[Python-Dev] urllib2 doesn't grok URLs w/ user/passwd

Tue Dec 30 11:11:44 EST 2003

On Tuesday 30 December 2003 04:03 pm, Skip Montanaro wrote:
> SF seems to be down for some unscheduled reason.  Posting here just so I
> don't completely forget about it should I exit my web browser before SF is
> back up...
>
> urllib2.urlopen("http://foo@www.python.org/") fails (at least in part)
> because it fails to separate the username and password from the hostname.
> Trying to open http://foo:bar@www.python.org/ reveals other shortcomings in
> its url parsing.  It seems to me the syntactic bits shouldn't be difficult
> to resolve using urllib.spluituser().  I'm much less clear what to do with
> the username and password once they've been separated from the hostname.

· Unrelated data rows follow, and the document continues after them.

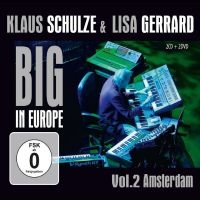 Schulze Klaus & Lisa Gerrad - Big In Europe Vol. 2 ryhmässä CD / Pop-Rock @ Bengans Skivbutik AB (5559181)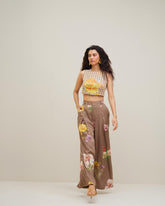 Rita Co Ord Set- Wood Brown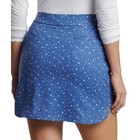 Peter Millar Alice Golf Skort Storm Blue Petal Hem Upf 50  Women s Xs Nwt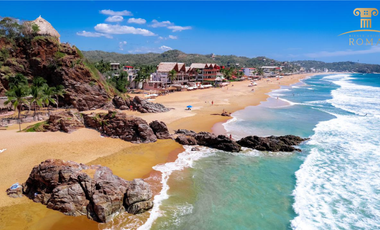 TERRENOS CON VISTA AL MAR EN MAZUNTE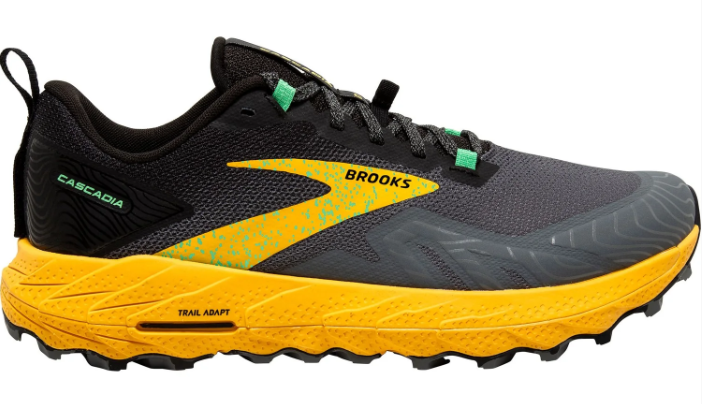Brooks Cascadia 17 – Men's Trail Running Shoes | Grey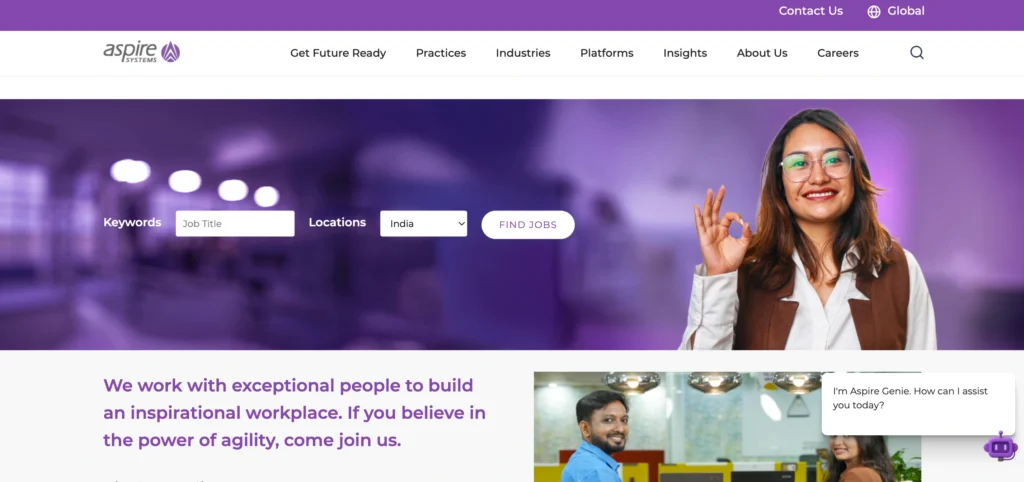 IT Company in Sivakasi - Aspire Systems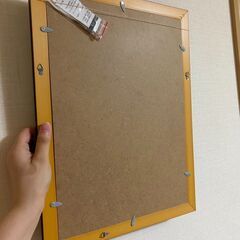 【0円】賞状額　B4 額縁の画像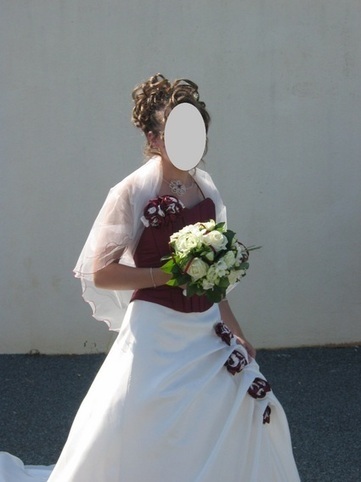 Annonce : robe de mariée T36 80€ - Poitou Charentes - Charente Maritime - Occasion du mariage | Robes de mariée d'occasion | Scoop.it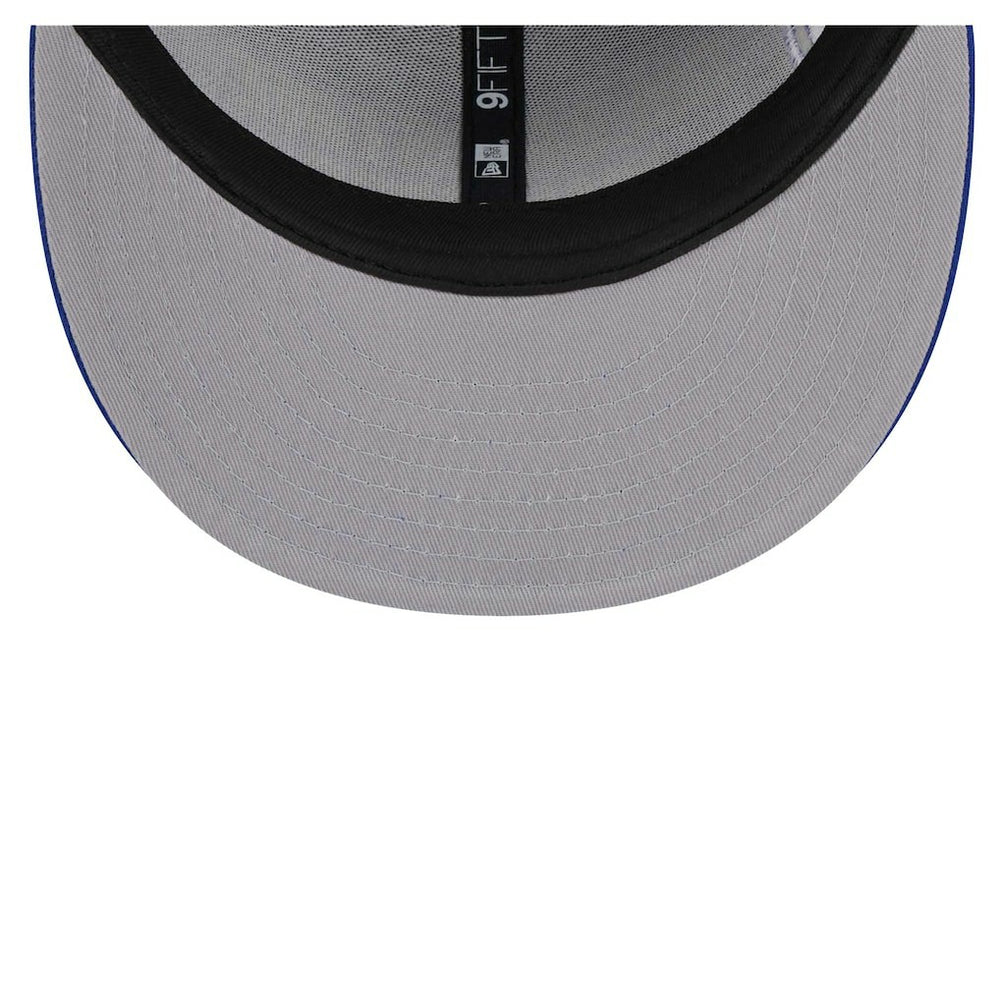 New Era Golden State Warriors Side Logo 9FIFTY Snapback Hat Royal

Presumably they need to be kept somewhere and sent in the Authorization
header in case the server returns a 401 error and challenge (or a proxy 
returns a 407 error and challenge) -- or maybe the Authorization header
(with the base 64 encoding of user:pass) can be sent even as part of the
first request to speed things up (assuming an authorization scheme of
Basic).  RFC 2617, I believe.  urllib2's architecture delegates authorization
to separate components, of course, so I guess the userid and password
should just be handed over to such components if they're present, but I
haven't looked into that in detail.

Alex